Directions: Below are the entries. Set down exactly the line containing "Global Operations in" and each line after it.

-- Extracted records follows --

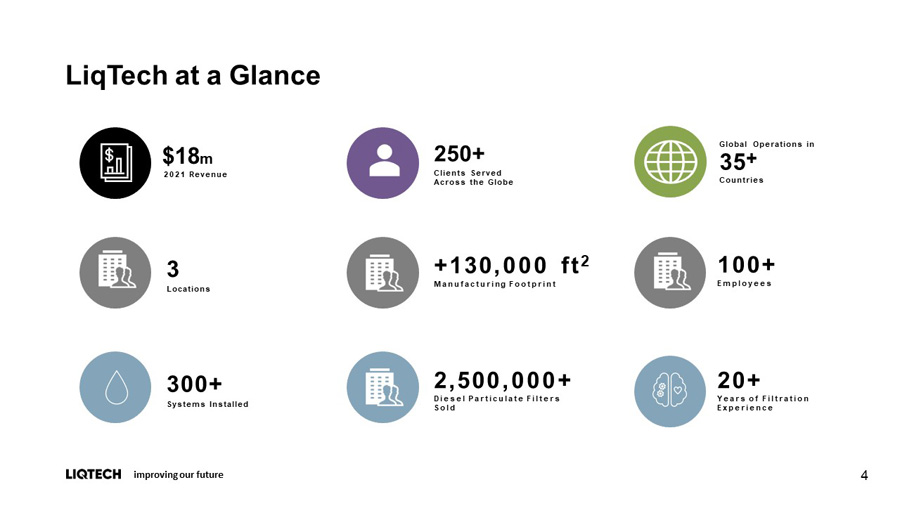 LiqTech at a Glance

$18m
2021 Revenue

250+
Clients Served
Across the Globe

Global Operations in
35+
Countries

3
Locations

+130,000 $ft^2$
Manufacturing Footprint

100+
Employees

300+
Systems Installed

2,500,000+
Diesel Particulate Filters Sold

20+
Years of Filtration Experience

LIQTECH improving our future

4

-- Extracted records concluded --

Task solution:
Global Operations in
35+
Countries

3
Locations

+130,000 $ft^2$
Manufacturing Footprint

100+
Employees

300+
Systems Installed

2,500,000+
Diesel Particulate Filters Sold

20+
Years of Filtration Experience

LIQTECH improving our future

4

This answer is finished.